ACTIVITY LIST ▸
1. In the PMP preparation account, on what date did the writer begin studying PMBOK?
2. In the PMP preparation account, why does the writer say planned study hours must be honored and not a single day skipped?
3. Continue the PMP preparation account from where it stops.

PASSAGE ▸
========================================

I started off with PMBOK on 29th July with no specific strategy in mind. By August 2nd I got an overview of the PMBOK content/book structure and then I planned a 3 round study schedule.

Round 1 was general reading line by line with some note taking. By this time couple of my colleagues cleared PMP. They earnestly advised me to take up Rita Mulcahy's Exam Prep and one PMP (2009 certified) even warned that there is no chance of passing without reading Rita's book.

Anyway, did 2nd round of reading PMBOK + Rita's book. Post study, I spent 3-4 days in consolidation and note taking. Begun taking mock exams. Scores were around 75% on average. Did some analysis.

3rd round of reading consisted of KA wise reading from PMBOK + Rita's book, instead of a single pass of one book. Mock exam scores in the 3rd  round were all in 80s.

THE EXAM:

Difficulty level is a subjective issue (I found it moderate to easy), however I say with certainity that the questions were not frivolous as one finds in many mock tests, they require you to read them with attention and analyse with a cool head.

MOCK TEST SCORES

Oliver Lehmann 75 - 70%

Prepare PM Mock 1 - 85%

Edwell - 70%

Headfirst - 84%

BrainBok Test - 78%

BrainBok ITTO Test - 80%

PmZilla 25 - 72%

Oliver Lehmann 175 - 73%

Prepare PM Mock 1 - 92%

Rita Mulchay's Chapter end tests - 81%

TechFaq360 - 86%

Exam Central - 81%

PmStudy 1 - 84%

PmStudy 4 - 83%

Beside these I had QAI provided 5 sets of online tests with scores 77%, 82%, 88%, 82%, 84%

ANALYSIS AND LESSONS LEARNT

Discipline - Forget about dining out, movies etc. Planned hours per day has to be honoured. And don't even skip a single day. This is important if all you got is a month for preparation.

========================================

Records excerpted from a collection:
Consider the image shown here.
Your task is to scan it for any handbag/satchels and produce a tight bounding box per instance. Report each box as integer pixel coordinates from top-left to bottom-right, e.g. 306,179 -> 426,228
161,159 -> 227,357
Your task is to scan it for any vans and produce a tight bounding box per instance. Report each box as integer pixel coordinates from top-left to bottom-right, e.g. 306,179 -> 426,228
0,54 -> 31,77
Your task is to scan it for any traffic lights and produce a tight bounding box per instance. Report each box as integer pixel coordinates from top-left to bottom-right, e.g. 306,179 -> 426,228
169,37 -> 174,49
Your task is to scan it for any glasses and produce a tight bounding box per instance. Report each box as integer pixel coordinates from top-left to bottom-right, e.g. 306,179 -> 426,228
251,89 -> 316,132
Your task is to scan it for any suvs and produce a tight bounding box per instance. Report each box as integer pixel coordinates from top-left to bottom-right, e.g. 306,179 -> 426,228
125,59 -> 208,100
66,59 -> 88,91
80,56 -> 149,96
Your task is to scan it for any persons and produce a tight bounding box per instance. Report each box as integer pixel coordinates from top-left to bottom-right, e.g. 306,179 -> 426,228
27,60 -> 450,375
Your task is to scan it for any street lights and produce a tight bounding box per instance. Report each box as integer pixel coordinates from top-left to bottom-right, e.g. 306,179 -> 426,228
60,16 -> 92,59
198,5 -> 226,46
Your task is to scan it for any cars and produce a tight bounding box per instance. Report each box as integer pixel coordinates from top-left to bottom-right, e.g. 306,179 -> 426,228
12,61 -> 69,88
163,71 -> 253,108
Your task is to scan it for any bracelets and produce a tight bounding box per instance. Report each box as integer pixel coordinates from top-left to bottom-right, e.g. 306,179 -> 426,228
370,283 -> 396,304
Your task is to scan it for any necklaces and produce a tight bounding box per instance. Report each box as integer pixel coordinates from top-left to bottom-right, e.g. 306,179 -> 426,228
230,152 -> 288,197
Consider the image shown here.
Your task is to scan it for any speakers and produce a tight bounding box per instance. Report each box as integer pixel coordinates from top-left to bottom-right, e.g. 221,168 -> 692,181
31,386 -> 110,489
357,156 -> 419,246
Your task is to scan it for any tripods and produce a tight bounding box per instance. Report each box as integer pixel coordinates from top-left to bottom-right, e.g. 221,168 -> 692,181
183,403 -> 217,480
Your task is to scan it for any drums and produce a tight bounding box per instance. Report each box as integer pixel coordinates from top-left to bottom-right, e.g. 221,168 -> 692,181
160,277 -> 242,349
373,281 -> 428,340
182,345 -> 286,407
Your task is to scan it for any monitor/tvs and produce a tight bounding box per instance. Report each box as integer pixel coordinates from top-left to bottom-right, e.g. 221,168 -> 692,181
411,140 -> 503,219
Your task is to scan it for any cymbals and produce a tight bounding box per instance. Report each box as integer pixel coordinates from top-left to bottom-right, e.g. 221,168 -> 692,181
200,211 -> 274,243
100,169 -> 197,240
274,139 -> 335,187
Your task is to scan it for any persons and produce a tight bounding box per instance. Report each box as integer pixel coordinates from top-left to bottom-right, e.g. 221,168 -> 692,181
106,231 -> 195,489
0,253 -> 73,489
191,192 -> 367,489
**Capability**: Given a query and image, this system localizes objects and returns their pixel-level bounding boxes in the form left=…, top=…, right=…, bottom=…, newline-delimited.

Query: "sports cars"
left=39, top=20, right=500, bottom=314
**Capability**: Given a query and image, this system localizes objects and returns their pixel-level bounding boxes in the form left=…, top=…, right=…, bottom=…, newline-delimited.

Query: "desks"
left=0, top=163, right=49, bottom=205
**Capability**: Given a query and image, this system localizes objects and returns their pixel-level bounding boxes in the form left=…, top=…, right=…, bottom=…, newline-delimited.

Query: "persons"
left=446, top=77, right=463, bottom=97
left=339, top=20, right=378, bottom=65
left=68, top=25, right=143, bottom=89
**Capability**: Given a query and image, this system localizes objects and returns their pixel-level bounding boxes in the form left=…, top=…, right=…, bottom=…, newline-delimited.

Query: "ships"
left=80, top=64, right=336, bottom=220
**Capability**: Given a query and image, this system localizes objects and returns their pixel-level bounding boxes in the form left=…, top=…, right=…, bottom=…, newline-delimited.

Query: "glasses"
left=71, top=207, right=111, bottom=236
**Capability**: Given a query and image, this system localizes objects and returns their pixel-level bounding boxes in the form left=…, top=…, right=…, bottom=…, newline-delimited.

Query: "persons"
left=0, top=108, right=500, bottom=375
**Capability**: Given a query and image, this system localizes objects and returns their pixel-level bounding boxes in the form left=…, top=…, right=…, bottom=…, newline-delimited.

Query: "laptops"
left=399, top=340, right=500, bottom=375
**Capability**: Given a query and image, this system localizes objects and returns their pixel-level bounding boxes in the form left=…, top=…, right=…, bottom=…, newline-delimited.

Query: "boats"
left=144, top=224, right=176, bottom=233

========================================

RESPONSE LIST ▸
1. The writer began on 29th July.

2. The writer says this discipline is important if all you have is a month for preparation.

3.
Look out for good mock tests. Difficult tests with wrong answers do extensive damage to preparation. Stay clear of tests that try to be difficult by use of verbal sophistry in question. Genuine difficult questions are the ones with one liners with all 4 possible correct answers.

And test, test and test. I attempted around 4000 mock questions. Buy sets of mock tests from good ones like PMStudy. It is close to exam types and worth every paise spent.

Even easy tests are of good use. They expose you to variation in questions types without trying to be smart, being easy they allow quick feedback and that reinforces facts and concepts faster. They also prepare you for a rigour of sitting through a 200 set question on a higher difficulty level.

PMBOK is the bible. While referencing any other book look out for areas of disagreements between the two. Stick to PMBOK.

Rita's book is overhyped and dangerous for exam. Lots of non-standard terms and inconsistent process flows. I detected this during my 3rd round of study and in process have saved 8-10 questions in the exam.

Analyse your mock results. Reveiwing wrongs answers to know the correct answers is not enough.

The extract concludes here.